*YOUR TASK*. Reproduce each of the records below verbatim, keeping every line in its original order.

◆ ◆ ◆ ◆ ◆ ◆ ◆

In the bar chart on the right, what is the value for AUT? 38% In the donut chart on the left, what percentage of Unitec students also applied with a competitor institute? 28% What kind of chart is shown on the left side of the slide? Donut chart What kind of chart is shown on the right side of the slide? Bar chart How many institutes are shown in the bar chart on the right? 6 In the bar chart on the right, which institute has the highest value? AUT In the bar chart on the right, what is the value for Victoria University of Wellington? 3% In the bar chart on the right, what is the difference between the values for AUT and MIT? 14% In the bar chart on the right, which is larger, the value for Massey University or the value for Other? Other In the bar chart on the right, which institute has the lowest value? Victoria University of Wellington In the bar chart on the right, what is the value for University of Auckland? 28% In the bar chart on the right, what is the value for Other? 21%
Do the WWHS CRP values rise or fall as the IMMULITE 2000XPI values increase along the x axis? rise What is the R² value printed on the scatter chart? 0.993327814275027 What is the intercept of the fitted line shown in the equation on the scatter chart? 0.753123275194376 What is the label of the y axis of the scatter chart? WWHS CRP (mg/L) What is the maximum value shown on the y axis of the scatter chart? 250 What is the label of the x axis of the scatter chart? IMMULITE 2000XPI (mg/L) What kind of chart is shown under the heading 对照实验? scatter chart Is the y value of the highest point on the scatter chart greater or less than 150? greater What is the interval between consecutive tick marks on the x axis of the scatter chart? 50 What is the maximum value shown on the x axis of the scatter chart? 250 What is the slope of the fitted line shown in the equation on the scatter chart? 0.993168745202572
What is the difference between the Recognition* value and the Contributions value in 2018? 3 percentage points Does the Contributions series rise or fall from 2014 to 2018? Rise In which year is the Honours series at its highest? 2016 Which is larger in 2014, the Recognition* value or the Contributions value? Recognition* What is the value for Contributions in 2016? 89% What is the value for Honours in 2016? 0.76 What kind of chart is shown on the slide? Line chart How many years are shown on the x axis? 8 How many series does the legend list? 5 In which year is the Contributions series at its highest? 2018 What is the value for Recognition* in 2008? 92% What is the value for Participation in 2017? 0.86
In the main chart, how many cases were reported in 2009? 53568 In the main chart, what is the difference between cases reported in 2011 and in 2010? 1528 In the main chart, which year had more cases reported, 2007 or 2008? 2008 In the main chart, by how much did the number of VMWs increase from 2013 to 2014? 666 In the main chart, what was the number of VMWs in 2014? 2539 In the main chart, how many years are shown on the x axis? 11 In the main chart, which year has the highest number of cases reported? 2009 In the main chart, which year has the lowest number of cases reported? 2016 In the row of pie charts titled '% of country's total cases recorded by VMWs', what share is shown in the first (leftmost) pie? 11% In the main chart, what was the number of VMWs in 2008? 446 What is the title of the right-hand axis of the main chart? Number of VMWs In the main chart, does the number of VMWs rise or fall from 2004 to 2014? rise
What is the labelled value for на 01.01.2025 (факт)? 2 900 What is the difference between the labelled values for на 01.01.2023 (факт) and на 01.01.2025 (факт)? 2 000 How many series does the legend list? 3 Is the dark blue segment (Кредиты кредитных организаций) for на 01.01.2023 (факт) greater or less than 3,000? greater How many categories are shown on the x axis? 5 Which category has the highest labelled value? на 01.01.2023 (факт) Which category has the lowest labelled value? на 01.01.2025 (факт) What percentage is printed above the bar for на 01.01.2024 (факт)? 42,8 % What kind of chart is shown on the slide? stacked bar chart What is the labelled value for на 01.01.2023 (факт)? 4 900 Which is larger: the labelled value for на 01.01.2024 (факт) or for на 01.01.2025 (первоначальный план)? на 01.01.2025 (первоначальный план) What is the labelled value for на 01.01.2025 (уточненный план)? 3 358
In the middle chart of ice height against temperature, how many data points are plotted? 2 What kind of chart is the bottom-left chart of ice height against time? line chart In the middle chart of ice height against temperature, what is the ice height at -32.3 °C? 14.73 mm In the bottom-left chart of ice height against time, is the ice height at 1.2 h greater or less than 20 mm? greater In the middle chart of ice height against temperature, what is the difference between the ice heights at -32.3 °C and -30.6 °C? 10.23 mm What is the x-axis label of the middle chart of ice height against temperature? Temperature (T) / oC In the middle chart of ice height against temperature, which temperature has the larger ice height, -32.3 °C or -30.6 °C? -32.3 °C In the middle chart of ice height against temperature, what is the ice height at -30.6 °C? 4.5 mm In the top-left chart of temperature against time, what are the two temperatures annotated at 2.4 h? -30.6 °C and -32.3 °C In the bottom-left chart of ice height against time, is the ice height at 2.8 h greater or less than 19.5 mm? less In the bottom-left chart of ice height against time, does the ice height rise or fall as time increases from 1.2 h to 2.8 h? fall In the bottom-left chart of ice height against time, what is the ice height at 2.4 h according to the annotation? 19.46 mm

◆ ◆ ◆ ◆ ◆ ◆ ◆

*COMPLETED TASK*.
In the bar chart on the right, what is the value for AUT? 38% In the donut chart on the left, what percentage of Unitec students also applied with a competitor institute? 28% What kind of chart is shown on the left side of the slide? Donut chart What kind of chart is shown on the right side of the slide? Bar chart How many institutes are shown in the bar chart on the right? 6 In the bar chart on the right, which institute has the highest value? AUT In the bar chart on the right, what is the value for Victoria University of Wellington? 3% In the bar chart on the right, what is the difference between the values for AUT and MIT? 14% In the bar chart on the right, which is larger, the value for Massey University or the value for Other? Other In the bar chart on the right, which institute has the lowest value? Victoria University of Wellington In the bar chart on the right, what is the value for University of Auckland? 28% In the bar chart on the right, what is the value for Other? 21%
Do the WWHS CRP values rise or fall as the IMMULITE 2000XPI values increase along the x axis? rise What is the R² value printed on the scatter chart? 0.993327814275027 What is the intercept of the fitted line shown in the equation on the scatter chart? 0.753123275194376 What is the label of the y axis of the scatter chart? WWHS CRP (mg/L) What is the maximum value shown on the y axis of the scatter chart? 250 What is the label of the x axis of the scatter chart? IMMULITE 2000XPI (mg/L) What kind of chart is shown under the heading 对照实验? scatter chart Is the y value of the highest point on the scatter chart greater or less than 150? greater What is the interval between consecutive tick marks on the x axis of the scatter chart? 50 What is the maximum value shown on the x axis of the scatter chart? 250 What is the slope of the fitted line shown in the equation on the scatter chart? 0.993168745202572
What is the difference between the Recognition* value and the Contributions value in 2018? 3 percentage points Does the Contributions series rise or fall from 2014 to 2018? Rise In which year is the Honours series at its highest? 2016 Which is larger in 2014, the Recognition* value or the Contributions value? Recognition* What is the value for Contributions in 2016? 89% What is the value for Honours in 2016? 0.76 What kind of chart is shown on the slide? Line chart How many years are shown on the x axis? 8 How many series does the legend list? 5 In which year is the Contributions series at its highest? 2018 What is the value for Recognition* in 2008? 92% What is the value for Participation in 2017? 0.86
In the main chart, how many cases were reported in 2009? 53568 In the main chart, what is the difference between cases reported in 2011 and in 2010? 1528 In the main chart, which year had more cases reported, 2007 or 2008? 2008 In the main chart, by how much did the number of VMWs increase from 2013 to 2014? 666 In the main chart, what was the number of VMWs in 2014? 2539 In the main chart, how many years are shown on the x axis? 11 In the main chart, which year has the highest number of cases reported? 2009 In the main chart, which year has the lowest number of cases reported? 2016 In the row of pie charts titled '% of country's total cases recorded by VMWs', what share is shown in the first (leftmost) pie? 11% In the main chart, what was the number of VMWs in 2008? 446 What is the title of the right-hand axis of the main chart? Number of VMWs In the main chart, does the number of VMWs rise or fall from 2004 to 2014? rise
What is the labelled value for на 01.01.2025 (факт)? 2 900 What is the difference between the labelled values for на 01.01.2023 (факт) and на 01.01.2025 (факт)? 2 000 How many series does the legend list? 3 Is the dark blue segment (Кредиты кредитных организаций) for на 01.01.2023 (факт) greater or less than 3,000? greater How many categories are shown on the x axis? 5 Which category has the highest labelled value? на 01.01.2023 (факт) Which category has the lowest labelled value? на 01.01.2025 (факт) What percentage is printed above the bar for на 01.01.2024 (факт)? 42,8 % What kind of chart is shown on the slide? stacked bar chart What is the labelled value for на 01.01.2023 (факт)? 4 900 Which is larger: the labelled value for на 01.01.2024 (факт) or for на 01.01.2025 (первоначальный план)? на 01.01.2025 (первоначальный план) What is the labelled value for на 01.01.2025 (уточненный план)? 3 358
In the middle chart of ice height against temperature, how many data points are plotted? 2 What kind of chart is the bottom-left chart of ice height against time? line chart In the middle chart of ice height against temperature, what is the ice height at -32.3 °C? 14.73 mm In the bottom-left chart of ice height against time, is the ice height at 1.2 h greater or less than 20 mm? greater In the middle chart of ice height against temperature, what is the difference between the ice heights at -32.3 °C and -30.6 °C? 10.23 mm What is the x-axis label of the middle chart of ice height against temperature? Temperature (T) / oC In the middle chart of ice height against temperature, which temperature has the larger ice height, -32.3 °C or -30.6 °C? -32.3 °C In the middle chart of ice height against temperature, what is the ice height at -30.6 °C? 4.5 mm In the top-left chart of temperature against time, what are the two temperatures annotated at 2.4 h? -30.6 °C and -32.3 °C In the bottom-left chart of ice height against time, is the ice height at 2.8 h greater or less than 19.5 mm? less In the bottom-left chart of ice height against time, does the ice height rise or fall as time increases from 1.2 h to 2.8 h? fall In the bottom-left chart of ice height against time, what is the ice height at 2.4 h according to the annotation? 19.46 mm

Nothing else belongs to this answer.